Inverted Encoding Model

Overview

We provide examples of how to use the inverted encoding model (IEM) module in BrainIAK to reconstruct features of stimuli presented to human subjects. First, a forward encoding model is estimated, mapping a set of stimulus features to the accompanying fMRI response in a population of voxels. Then, the model is inverted to allow the user to feed in new fMRI responses and predict the accompanying stimulus features.

The BrainIAK implementation allows for users to specify and fit an encoding model for stimulus features that are represented in either a 1-dimensional, circular space or a 2-dimensional space. We include examples for each of these from real fMRI studies of working memory and attention.

While decoding methods such as support vector machines (SVM) can also take fMRI responses and predict stimulus features, they rely on general purpose algorithms to learn how features are represented in the data. When the encoding model is a better description for the data than a generic decoding algorithm, it is a more efficient way to estimate the response --> stimulus mapping. Our last example simulates responses from 1D receptive fields, and uses either SVM or an IEM to predict the stimulus feature. The IEM achieves higher accuracy with less data.

Annotated Bibliography

  1. Brouwer, G.J., and Heeger, D.J. (2009). Decoding and reconstructing color from responses in human visual cortex. Journal of Neuroscience 29, 13992–14003. link Uses an inverted encoding model to reconstruct color in a continuous space, demonstrating how color is represented across a hierarchy of visual regions.

  2. Naselaris, T., Kay, K. N., Nishimoto, S., & Gallant, J. L. (2011). Encoding and decoding in fMRI. NeuroImage 56(2), 400–410. link A review article distinguishing between the different uses of encoding and decoding approaches for fMRI.

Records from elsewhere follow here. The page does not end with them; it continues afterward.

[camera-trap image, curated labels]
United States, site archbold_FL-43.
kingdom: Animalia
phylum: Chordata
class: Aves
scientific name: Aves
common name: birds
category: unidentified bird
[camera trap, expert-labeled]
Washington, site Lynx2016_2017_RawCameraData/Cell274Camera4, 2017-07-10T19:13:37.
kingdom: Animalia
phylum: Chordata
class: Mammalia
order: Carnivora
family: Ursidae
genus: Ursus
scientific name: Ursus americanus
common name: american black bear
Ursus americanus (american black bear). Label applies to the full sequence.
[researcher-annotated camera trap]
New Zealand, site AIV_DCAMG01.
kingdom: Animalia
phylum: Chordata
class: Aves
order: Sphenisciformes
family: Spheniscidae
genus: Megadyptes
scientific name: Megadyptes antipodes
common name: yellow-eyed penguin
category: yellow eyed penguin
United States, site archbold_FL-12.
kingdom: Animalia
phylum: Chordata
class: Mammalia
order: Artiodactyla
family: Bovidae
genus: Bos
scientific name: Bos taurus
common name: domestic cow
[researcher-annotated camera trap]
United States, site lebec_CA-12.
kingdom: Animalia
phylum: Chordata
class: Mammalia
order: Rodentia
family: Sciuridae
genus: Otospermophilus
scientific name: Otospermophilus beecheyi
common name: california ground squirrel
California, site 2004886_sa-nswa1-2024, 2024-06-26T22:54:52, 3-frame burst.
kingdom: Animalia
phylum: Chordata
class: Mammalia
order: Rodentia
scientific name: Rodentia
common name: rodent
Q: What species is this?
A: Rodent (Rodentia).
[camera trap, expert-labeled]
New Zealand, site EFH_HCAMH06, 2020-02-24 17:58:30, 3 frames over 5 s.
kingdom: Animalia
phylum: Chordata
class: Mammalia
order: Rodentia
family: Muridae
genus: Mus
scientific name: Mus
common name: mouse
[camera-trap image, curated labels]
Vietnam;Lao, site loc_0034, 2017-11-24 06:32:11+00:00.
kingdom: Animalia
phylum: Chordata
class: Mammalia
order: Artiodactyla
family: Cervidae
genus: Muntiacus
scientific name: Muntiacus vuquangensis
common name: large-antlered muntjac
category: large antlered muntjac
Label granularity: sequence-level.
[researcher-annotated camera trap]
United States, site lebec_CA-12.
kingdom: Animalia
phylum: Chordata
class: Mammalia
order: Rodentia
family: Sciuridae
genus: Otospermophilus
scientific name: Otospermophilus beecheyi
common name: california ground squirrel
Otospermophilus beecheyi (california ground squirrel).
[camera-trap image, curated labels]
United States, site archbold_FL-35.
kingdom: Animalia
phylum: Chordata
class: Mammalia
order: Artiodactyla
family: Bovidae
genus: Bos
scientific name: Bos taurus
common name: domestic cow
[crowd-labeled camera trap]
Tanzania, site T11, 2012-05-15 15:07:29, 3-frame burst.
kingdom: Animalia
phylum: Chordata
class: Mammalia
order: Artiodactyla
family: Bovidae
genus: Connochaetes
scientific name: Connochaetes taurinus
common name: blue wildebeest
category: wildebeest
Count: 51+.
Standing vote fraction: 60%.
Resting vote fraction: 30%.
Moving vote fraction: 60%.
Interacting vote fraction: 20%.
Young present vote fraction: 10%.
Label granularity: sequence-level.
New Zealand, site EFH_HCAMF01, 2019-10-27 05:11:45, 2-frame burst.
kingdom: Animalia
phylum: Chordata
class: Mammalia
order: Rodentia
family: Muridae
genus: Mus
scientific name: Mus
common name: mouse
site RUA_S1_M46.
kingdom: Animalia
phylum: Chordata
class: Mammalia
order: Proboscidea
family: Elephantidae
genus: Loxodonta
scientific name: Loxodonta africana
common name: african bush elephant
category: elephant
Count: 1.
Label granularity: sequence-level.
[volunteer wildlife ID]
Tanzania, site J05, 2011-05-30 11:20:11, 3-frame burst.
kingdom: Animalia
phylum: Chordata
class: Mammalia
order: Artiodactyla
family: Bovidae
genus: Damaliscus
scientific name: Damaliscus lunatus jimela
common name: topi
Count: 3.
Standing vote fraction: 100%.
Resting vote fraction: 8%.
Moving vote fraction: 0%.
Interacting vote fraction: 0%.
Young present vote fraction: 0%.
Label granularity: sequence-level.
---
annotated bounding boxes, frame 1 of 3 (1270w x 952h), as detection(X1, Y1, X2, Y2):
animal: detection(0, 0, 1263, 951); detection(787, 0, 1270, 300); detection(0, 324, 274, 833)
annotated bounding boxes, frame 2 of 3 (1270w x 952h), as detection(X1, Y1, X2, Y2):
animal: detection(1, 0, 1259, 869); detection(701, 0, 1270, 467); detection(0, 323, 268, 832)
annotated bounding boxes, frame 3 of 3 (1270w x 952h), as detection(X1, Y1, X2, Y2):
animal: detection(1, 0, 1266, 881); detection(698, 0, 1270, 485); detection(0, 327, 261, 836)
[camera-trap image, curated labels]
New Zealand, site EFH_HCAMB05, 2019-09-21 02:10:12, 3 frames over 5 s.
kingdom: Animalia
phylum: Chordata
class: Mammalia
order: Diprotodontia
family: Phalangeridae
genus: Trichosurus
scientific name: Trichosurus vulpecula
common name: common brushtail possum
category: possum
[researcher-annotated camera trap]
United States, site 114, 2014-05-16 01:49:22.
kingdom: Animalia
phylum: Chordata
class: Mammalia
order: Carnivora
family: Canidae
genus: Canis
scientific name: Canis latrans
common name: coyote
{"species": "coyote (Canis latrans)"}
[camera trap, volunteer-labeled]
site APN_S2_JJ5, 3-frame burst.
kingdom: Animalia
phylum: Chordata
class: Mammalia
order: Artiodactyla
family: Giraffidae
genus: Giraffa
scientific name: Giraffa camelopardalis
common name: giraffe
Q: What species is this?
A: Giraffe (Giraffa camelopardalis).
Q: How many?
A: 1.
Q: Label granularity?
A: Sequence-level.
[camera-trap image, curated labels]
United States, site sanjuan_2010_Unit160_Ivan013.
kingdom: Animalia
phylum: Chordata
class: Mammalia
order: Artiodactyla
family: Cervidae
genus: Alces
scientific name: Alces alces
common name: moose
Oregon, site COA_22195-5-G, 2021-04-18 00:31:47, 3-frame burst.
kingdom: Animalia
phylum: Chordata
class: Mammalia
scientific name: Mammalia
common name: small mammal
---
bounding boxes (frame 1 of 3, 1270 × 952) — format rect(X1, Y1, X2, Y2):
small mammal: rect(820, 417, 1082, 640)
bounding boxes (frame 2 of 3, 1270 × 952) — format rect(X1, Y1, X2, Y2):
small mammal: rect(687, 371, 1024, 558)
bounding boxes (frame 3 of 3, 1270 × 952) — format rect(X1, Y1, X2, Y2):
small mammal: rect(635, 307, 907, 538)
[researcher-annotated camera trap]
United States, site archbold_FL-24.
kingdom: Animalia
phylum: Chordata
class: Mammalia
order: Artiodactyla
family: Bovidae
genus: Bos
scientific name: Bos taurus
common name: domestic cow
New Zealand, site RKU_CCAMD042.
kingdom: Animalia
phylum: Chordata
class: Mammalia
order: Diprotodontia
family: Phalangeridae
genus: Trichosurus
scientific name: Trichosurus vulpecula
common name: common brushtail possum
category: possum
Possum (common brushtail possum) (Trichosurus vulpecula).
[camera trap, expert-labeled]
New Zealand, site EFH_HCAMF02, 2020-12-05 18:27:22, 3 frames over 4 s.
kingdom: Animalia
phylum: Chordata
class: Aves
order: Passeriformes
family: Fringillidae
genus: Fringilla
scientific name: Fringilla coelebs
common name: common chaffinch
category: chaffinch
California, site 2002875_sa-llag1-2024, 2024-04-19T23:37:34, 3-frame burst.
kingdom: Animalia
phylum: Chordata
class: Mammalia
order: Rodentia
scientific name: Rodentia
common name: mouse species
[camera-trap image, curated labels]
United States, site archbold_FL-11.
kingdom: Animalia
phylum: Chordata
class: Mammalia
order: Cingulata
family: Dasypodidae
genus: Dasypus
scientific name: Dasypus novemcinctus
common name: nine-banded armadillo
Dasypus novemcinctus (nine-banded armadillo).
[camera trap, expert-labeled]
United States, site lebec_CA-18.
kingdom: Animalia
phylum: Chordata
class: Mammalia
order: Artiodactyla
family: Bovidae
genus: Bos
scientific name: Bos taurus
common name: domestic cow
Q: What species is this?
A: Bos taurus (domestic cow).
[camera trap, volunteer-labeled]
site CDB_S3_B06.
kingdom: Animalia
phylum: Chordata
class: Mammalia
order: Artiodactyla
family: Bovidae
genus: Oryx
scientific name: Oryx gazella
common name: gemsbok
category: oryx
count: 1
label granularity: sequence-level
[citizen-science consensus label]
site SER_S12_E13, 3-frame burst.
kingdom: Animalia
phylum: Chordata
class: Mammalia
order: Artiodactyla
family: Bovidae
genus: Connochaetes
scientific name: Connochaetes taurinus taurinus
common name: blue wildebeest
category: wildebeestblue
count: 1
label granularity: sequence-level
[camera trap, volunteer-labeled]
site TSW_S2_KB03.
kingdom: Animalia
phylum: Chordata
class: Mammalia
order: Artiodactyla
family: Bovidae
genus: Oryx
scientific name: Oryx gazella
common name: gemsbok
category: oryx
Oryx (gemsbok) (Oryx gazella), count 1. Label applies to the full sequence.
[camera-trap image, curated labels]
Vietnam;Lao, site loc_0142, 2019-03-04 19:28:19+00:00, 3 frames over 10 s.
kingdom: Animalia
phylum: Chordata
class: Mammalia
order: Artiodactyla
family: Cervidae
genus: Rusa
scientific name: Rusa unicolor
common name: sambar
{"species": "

  3. Serences, J.T., and Saproo, S. (2012). Computational advances towards linking BOLD and behavior. Neuropsychologia 50, 435–446. link Describes the differences between encoding and decoding approaches and emphasizes how these approaches can test linking hypotheses between fMRI and behavior.

  4. Sprague, T.C., Adam, K.C.S., Foster, J.J., Rahmati, M., Sutterer, D.W., and Vo, V.A. (2018). Inverted encoding models assay population-level stimulus representations, not single-unit neural tuning. eNeuro 5, 1–5. link Argues that inverted encoding models are most useful when using population-level stimulus representations across experimental manipulations to pointedly test psychological theories.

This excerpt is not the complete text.